-- Start of Data excerpts --

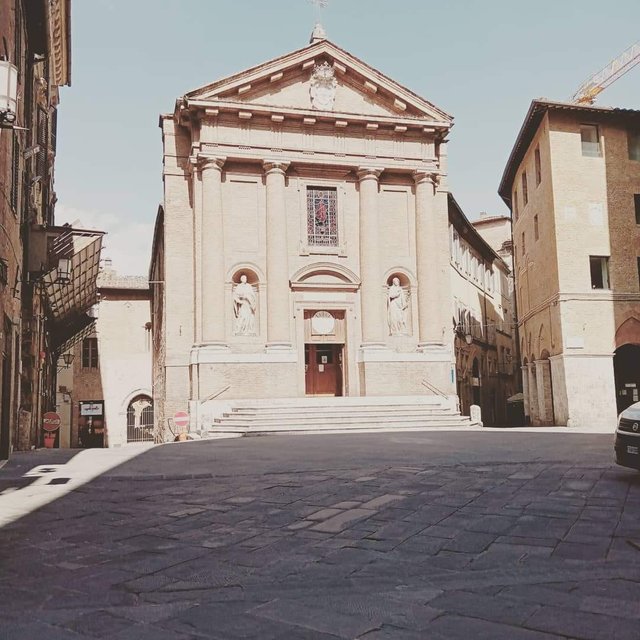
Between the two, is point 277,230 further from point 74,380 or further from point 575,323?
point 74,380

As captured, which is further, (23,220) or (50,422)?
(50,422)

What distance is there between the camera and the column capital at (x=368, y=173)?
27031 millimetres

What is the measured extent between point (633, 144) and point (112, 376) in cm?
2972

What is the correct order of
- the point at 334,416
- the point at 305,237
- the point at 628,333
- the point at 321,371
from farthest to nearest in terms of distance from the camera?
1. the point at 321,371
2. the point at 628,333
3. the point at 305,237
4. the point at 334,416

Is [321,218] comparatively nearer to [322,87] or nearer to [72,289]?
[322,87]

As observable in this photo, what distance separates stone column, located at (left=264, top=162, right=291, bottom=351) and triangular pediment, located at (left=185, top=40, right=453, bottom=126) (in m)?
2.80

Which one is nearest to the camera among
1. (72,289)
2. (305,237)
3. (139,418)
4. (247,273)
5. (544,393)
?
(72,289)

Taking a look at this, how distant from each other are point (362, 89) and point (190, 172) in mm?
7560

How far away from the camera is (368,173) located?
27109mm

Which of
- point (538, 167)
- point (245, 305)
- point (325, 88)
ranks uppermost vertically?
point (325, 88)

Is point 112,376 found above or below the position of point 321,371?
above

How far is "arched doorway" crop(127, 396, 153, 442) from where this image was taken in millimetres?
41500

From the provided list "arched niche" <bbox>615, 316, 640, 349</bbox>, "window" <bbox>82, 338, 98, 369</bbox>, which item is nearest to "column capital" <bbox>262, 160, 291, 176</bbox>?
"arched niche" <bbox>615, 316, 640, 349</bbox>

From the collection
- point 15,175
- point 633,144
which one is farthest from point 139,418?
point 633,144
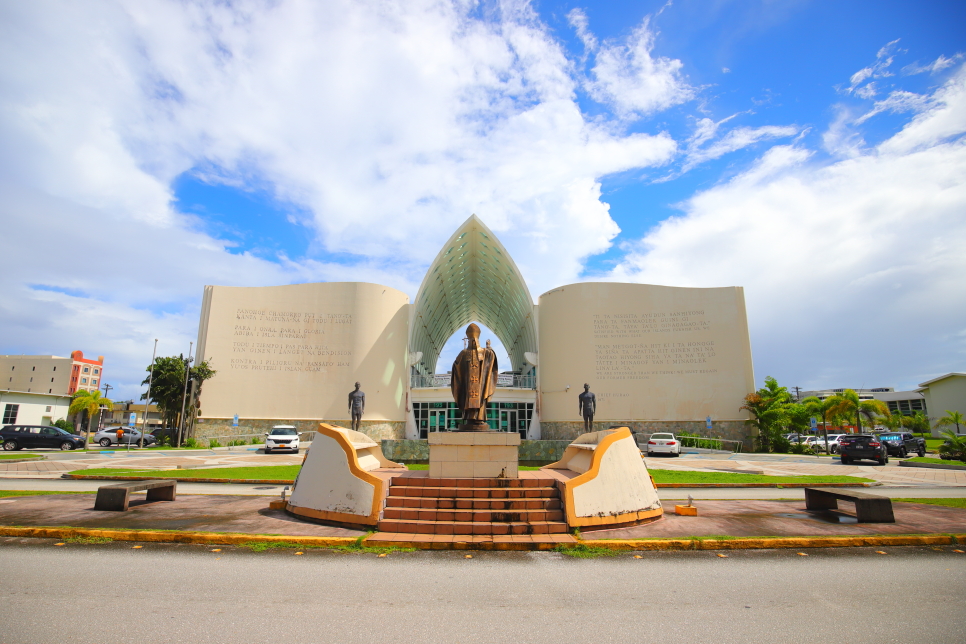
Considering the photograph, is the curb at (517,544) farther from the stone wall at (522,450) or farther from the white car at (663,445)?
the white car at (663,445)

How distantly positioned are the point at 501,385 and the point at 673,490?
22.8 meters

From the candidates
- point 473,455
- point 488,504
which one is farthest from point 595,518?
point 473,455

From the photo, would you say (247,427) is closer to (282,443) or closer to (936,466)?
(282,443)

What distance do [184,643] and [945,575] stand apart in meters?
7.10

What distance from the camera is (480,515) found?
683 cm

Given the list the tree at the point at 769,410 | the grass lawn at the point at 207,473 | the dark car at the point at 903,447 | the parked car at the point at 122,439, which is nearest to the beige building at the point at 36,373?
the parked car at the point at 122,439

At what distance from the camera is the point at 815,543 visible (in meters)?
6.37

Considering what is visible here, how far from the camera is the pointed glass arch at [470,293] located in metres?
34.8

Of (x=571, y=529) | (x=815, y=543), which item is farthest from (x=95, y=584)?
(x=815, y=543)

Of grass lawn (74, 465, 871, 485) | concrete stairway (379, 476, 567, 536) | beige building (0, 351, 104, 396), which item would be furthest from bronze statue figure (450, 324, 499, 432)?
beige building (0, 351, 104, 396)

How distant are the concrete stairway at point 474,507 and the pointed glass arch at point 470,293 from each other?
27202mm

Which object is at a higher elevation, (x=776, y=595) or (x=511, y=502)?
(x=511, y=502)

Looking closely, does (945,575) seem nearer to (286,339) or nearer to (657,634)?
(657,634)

-- End of Data excerpts --

Exercise aim -
Retype every record above exactly as written, but leave out the pictures.

Response -
Between the two, is point 277,230 further from point 74,380 or further from point 575,323?
point 74,380

As captured, which is further, (23,220) or (50,422)?
(50,422)

What distance is there between the camera and the column capital at (x=368, y=173)?
27031 millimetres

What is the measured extent between point (633, 144) and point (112, 376) in cm?
2972

What is the correct order of
- the point at 334,416
- the point at 305,237
- the point at 628,333
- the point at 321,371
from farthest to nearest in terms of distance from the camera?
1. the point at 321,371
2. the point at 628,333
3. the point at 305,237
4. the point at 334,416

Is [321,218] comparatively nearer to [322,87] or nearer to [72,289]?
[322,87]

As observable in this photo, what distance separates stone column, located at (left=264, top=162, right=291, bottom=351) and triangular pediment, located at (left=185, top=40, right=453, bottom=126) (in m)?
2.80

Which one is nearest to the camera among
1. (72,289)
2. (305,237)
3. (139,418)
4. (247,273)
5. (544,393)
?
(72,289)

Taking a look at this, how distant from each other are point (362, 89) and point (190, 172) in mm?
7560

How far away from the camera is (368,173) located?
27109mm

Which of
- point (538, 167)
- point (245, 305)
- point (325, 88)
ranks uppermost vertically?
point (325, 88)

Is point 112,376 found above or below the position of point 321,371?
above

How far is "arched doorway" crop(127, 396, 153, 442) from where this image was taken in millimetres?
41500

From the provided list "arched niche" <bbox>615, 316, 640, 349</bbox>, "window" <bbox>82, 338, 98, 369</bbox>, which item is nearest to "column capital" <bbox>262, 160, 291, 176</bbox>?
"arched niche" <bbox>615, 316, 640, 349</bbox>

From the collection
- point 15,175
- point 633,144
which one is farthest from point 139,418?
point 633,144
Considering the photograph, is the curb at (517,544) farther from the stone wall at (522,450) or farther from the white car at (663,445)?
the white car at (663,445)

How distantly positioned are the point at 501,385 and the point at 673,490?
22.8 meters

From the candidates
- point 473,455
- point 488,504
which one is farthest from point 595,518?
point 473,455

From the photo, would you say (247,427) is closer to (282,443) or closer to (936,466)?
(282,443)

What distance do [184,643] and [945,575] stand apart in meters?
7.10

What distance from the camera is (480,515) found?
683 cm

Given the list the tree at the point at 769,410 | the grass lawn at the point at 207,473 | the dark car at the point at 903,447 | the parked car at the point at 122,439, which is nearest to the beige building at the point at 36,373?
the parked car at the point at 122,439

At what distance from the camera is the point at 815,543 visible (in meters)?
6.37

Considering what is visible here, how far from the camera is the pointed glass arch at [470,293] located in metres?
34.8

Of (x=571, y=529) | (x=815, y=543), which item is farthest from (x=95, y=584)?
(x=815, y=543)

Of grass lawn (74, 465, 871, 485) | concrete stairway (379, 476, 567, 536) | beige building (0, 351, 104, 396), which item would be furthest from bronze statue figure (450, 324, 499, 432)?
beige building (0, 351, 104, 396)

How distant are the concrete stairway at point 474,507 and the pointed glass arch at point 470,293 from each other?
27202mm

Which object is at a higher elevation, (x=776, y=595) or (x=511, y=502)?
(x=511, y=502)

Looking closely, does (945,575) seem nearer to (286,339) or nearer to (657,634)?
(657,634)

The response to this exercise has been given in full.